The Crucible 18/02 – 19/03

A Doll’s House by Henrik Ibsen adapted by Zinnie Harris

A Doll’s House is a play I’ve seen more than once and studied. It isn’t a happy work, but it does have a lot to tell us about the ways in which our best endeavours for the ones we love the most can blow up in our faces and cause life-long harm. This version by Zinnie Harris, staged by the Royal Lyceum Theatre and the National Theatre of Scotland, has lost none of the intense moral centre of Ibsen’s original.

Harris took the play out of the banking world and into the political one where trust is equally important. Trust is all the politician has to allow him (and they were him) to lead his flock by the even-handed use of power that can be frighteningly all-embracing. At the core of the work is the issue of whether wrong-doing is ever justified. Thomas tells the embattled Nora everyone always has choices. Do we? What kind of choices?
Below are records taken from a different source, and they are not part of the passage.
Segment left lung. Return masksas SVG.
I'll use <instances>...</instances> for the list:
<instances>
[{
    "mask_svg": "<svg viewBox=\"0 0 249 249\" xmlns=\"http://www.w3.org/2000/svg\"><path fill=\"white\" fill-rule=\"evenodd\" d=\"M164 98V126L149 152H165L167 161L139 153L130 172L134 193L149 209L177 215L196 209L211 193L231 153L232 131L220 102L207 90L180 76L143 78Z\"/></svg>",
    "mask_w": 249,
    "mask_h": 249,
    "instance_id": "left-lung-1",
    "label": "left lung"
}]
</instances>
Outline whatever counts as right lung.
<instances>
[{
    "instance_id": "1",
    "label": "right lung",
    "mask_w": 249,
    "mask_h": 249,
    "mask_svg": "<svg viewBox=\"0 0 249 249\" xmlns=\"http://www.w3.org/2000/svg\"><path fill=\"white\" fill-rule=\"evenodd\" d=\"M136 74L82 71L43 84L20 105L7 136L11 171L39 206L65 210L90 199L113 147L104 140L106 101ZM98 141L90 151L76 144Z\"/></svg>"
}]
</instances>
Choices might be to not buy a small car for the country cottage so one can re-decorate the drawing room, but equally might be not to put the heating on because then you can’t buy food. Thomas says they would face consequences together and then when he has to is unable to see beyond what he would lose and falls into the myth Nora created to save him from the stigma of being known to suffer from mental paralysis. I had pneumonia, he says without pausing for breath.

Excellent performances by the cast kept the pace moving along and the audience quiet. Lucianne McEvoy as Christine and Brian McCardie as Kelman were a delight to watch. Amy Manson was an engaging Nora.

On a personal note, I was really pleased the pears used in the scene we bloggers were privileged to see  pre-opening, had been abandoned.

Run continues. Well worth your time.